#### [EXTRACT]
UK Home Secretary Sajid Javid’s announcement to review medical cannabis in the UK marks a huge turning point, and could save many people’s lives.
The cannabis plant has been needlessly demonised and politicised over the past 100 years. This movement culminated in the 1970s, with massive rafts of legislation brought in to schedule various drugs on a scale of I to V in the US, or A to C in the UK. Put simply, politics seeped their way into the classification process of drugs, with science taking the back seat.
The change in attitude is a rather recent one. Cannabis has been used as medicine by various cultures throughout history for thousands of years, and cannabinoid-based tinctures were available as medicine in pharmacists throughout the UK up until 1971, when the Misuse of Drugs Act was introduced.
As it stands, cannabis is a Class B drug in the UK, alongside amphetamines, barbiturates, codeine and synthetic cannabinoids. In the US, cannabis is a Schedule I drug, in the same class as heroin and cocaine. When looking at the safety profile of cannabis in comparison to other drugs in the same category, the classification systems we have in place in many countries across the world appears irrational.
Moreover, alcohol and tobacco are not classified in the same way, despite the personal and social harms they cause. This also means that drug policy is not entirely honest, which causes more devastation in the long run. Bad drug policies sow the seeds of mistrust amongst the public.
One of the key areas that current drug policies have caused damage, especially with regards to cannabis, is medical research. There are few if any plants in the world as unique as cannabis. There are around 483 known cannabis compounds, with 65 of them being cannabinoids, and we are still discovering more. Most of these cannabinoids have no psychoactive effect whatsoever, and could have uses for a huge number of chronic and life-threatening conditions. In addition, there have been no deaths attributed to an overdose of cannabinoids alone, even psychoactive ones such as THC.
There are a huge number of opioid-, benzodiazepine- and amphetamine- based drugs being prescribed to patients that could easily kill them. Some drugs even get approved for clinical use after only one or two trials. Yet we treat cannabinoids differently.

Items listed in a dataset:
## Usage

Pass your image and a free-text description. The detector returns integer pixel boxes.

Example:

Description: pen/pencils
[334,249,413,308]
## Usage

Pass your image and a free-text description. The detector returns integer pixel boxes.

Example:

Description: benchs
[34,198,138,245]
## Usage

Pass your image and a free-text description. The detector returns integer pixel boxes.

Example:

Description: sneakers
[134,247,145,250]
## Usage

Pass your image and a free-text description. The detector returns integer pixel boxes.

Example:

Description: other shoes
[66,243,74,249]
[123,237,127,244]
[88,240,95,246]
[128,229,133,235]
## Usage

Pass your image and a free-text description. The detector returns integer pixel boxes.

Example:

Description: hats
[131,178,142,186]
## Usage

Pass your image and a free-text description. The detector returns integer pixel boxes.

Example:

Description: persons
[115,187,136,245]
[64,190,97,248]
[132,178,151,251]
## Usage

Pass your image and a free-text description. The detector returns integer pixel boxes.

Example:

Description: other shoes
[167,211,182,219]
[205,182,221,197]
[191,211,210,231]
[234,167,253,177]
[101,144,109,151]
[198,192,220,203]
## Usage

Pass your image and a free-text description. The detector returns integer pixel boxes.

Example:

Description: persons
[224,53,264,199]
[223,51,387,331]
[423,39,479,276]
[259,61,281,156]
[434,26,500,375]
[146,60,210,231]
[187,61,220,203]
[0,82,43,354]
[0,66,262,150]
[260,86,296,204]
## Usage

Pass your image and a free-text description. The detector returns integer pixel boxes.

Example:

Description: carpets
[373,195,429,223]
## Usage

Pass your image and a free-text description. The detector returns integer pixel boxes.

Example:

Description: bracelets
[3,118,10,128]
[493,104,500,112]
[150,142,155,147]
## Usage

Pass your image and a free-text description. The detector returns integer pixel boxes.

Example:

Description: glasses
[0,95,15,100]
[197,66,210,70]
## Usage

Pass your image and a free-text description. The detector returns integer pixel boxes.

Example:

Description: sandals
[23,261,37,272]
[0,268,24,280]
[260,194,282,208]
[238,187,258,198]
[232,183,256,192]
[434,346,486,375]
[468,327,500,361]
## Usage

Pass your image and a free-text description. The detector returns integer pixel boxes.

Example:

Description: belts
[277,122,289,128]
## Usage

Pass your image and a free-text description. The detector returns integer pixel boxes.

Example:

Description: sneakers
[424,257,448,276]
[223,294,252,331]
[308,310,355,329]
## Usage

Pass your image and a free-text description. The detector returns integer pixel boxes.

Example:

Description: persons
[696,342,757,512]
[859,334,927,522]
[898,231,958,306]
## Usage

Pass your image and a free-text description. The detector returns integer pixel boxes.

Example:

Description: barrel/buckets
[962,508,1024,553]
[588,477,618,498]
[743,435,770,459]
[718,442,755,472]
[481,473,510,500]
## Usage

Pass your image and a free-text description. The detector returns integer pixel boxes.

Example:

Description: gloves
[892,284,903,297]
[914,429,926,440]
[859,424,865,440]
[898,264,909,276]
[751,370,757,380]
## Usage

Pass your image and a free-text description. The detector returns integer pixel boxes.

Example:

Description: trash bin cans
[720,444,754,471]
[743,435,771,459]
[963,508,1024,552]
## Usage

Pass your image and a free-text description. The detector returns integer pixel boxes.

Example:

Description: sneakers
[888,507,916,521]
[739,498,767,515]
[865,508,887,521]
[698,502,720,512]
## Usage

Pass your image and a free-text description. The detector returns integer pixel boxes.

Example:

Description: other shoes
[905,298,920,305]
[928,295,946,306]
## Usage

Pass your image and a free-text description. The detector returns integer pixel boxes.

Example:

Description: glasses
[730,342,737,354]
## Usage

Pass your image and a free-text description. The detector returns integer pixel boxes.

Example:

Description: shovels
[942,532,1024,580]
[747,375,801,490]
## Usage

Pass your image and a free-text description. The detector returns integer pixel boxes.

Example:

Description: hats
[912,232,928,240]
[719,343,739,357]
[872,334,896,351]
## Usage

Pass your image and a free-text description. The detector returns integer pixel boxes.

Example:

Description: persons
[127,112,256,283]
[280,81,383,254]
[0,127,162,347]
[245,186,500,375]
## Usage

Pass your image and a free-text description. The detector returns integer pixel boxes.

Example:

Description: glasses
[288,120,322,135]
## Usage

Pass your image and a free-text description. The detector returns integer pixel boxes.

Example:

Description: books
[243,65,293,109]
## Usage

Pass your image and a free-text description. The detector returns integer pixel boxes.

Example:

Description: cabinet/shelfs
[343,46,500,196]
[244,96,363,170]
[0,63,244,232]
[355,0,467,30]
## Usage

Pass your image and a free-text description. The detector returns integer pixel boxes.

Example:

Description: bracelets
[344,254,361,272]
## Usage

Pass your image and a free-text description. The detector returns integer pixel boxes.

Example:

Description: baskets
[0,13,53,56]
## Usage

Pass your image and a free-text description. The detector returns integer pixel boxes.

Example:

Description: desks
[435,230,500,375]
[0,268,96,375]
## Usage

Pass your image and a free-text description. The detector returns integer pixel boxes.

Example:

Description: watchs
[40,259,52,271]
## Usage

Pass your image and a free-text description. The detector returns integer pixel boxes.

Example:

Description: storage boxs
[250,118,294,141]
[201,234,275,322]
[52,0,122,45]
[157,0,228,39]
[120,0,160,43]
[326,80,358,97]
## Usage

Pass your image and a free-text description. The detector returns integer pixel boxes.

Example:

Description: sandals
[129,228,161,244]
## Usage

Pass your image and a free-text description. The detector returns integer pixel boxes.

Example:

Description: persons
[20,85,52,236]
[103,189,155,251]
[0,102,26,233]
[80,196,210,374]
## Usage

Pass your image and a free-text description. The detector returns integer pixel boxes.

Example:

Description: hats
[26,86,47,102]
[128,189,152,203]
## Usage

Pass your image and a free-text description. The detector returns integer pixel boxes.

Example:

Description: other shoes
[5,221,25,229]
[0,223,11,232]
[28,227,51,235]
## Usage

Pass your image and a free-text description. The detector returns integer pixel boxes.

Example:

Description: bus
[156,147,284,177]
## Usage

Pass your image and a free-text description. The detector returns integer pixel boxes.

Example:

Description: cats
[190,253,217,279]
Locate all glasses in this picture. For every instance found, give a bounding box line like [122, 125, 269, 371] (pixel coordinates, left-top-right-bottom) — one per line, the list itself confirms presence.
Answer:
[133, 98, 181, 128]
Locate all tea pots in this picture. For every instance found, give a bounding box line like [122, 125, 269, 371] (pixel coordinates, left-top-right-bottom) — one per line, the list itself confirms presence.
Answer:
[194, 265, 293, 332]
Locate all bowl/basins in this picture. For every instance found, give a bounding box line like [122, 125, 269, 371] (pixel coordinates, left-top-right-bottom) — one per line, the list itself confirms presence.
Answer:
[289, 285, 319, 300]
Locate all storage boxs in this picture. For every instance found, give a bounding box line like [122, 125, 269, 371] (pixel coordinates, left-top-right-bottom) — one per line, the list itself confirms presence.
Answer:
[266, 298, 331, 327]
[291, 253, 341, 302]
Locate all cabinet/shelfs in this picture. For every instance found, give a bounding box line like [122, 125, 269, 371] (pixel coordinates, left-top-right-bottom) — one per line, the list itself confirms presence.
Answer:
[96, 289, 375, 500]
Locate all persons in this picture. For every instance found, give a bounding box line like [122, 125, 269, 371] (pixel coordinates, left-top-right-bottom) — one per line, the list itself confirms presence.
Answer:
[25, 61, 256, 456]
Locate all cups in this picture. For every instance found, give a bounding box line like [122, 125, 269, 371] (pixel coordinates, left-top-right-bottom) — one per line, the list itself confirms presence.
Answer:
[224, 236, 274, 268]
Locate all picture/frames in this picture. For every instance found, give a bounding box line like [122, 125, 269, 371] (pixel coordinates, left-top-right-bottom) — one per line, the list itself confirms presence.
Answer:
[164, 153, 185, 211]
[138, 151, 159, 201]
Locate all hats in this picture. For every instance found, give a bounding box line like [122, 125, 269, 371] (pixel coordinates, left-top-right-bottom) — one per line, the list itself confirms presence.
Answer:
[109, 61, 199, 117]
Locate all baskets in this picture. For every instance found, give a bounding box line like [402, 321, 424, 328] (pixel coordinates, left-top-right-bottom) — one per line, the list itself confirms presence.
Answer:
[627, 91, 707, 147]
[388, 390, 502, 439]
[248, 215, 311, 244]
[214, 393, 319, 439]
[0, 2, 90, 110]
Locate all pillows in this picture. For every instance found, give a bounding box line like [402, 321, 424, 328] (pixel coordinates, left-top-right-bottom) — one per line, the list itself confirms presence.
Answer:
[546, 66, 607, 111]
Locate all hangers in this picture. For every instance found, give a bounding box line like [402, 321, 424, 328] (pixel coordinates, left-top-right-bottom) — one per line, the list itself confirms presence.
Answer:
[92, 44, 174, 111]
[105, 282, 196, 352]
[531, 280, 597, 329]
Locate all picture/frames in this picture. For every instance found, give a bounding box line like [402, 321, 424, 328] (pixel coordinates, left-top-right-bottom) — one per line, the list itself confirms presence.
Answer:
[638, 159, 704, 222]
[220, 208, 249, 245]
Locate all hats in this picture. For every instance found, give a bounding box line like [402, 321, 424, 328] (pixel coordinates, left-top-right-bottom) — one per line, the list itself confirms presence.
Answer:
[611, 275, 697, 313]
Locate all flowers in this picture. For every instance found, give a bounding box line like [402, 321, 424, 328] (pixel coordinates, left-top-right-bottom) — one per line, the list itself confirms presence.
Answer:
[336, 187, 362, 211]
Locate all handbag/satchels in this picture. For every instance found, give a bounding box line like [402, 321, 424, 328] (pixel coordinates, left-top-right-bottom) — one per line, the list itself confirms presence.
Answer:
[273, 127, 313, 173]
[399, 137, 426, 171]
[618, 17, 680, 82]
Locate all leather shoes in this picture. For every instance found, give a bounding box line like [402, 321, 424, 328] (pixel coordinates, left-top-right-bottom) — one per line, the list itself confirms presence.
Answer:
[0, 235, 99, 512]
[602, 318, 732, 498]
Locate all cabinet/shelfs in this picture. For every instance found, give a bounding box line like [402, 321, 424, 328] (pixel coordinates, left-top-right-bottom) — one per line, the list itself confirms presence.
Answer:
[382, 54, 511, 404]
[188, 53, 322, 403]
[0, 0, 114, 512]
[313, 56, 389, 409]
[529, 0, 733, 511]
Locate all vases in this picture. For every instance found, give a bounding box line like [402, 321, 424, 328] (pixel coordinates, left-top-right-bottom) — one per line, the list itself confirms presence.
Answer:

#### [TRY IT]
Could you write the next part of the medical cannabis article, picking up after its last sentence? These records are separate from the medical cannabis article.

#### [RESULT OF THE TASK]
Cannabis is a medicine. Many who are purported to use cannabis recreationally may actually be self-medicating. One of the most important issues affecting our time is the increase in cases of anxiety, especially amongst the youth. Back in 2013, there were more than 8.2 million people suffering from anxiety in the UK, and this figure has only risen. Many current anxiety medications that are prescribed are much more harmful than medical cannabis, such as benzodiazepines (e.g. diazepam). These medications are highly addictive and can cause seizures upon withdrawal. In contrast, cannabis is not physically addictive.
Despite the fact that we have medical-grade opioids, the idea that we could also have medical-grade cannabinoids is alien to many people. Indeed, legalising cannabis for medical use may help us develop safe, well-tolerated medications for chronic pain, cancer, epilepsy, multiple sclerosis, Parkinson’s disease and irritable bowel disorders.
The list continues. As well as being an effective anti-anxiety and pain relief medication, medical cannabis could be used as a medication for numerous other diseases, and even mental health disorders, such as Anorexia. Medical cannabis has already been shown to be an effective medication for epilepsy, Parkinson’s disease, arthritis, autoimmune diseases, and glaucoma (an eye disease that can cause blindness). In fact, there are already two forms of cannabis medicine available on the NHS, one is Sativex by GW Pharmaceuticals for MS, which is only available in Wales. The other is Nabilone, which treats the nausea and vomiting that cancer patients experience while going through chemotherapy.
This may only be the tip of the iceberg, however, as medical cannabis has also been shown to have potential as a treatment for cancer itself. There have been studies showing that it can shrink tumors, such as Lung Tumors and Gliomas (brain cancers from glial cells) including the most aggressive form, Glioblastoma Multiforme. In research by the National Cancer Institute (NCI) in the US, Dr. Michael Masterman-Smith tested 11,000 compounds studied for potential anti-cancer properties. He found 11 that were of significant value – 6 of which were cannabinoids, including THC and CBD. With cancer rates increasing every year, it would make sense to study this more, and see if cannabis could be an effective part of cancer treatment plans.
Why can cannabinoids be used for so many conditions? Everyone has an endocannabinoid system (ECS), which plays a fundamental role in homeostasis. Many health problems may cause or be caused by an underlying “endocannabinoid deficiency”, and cannabinoids can be used to overcome this deficiency.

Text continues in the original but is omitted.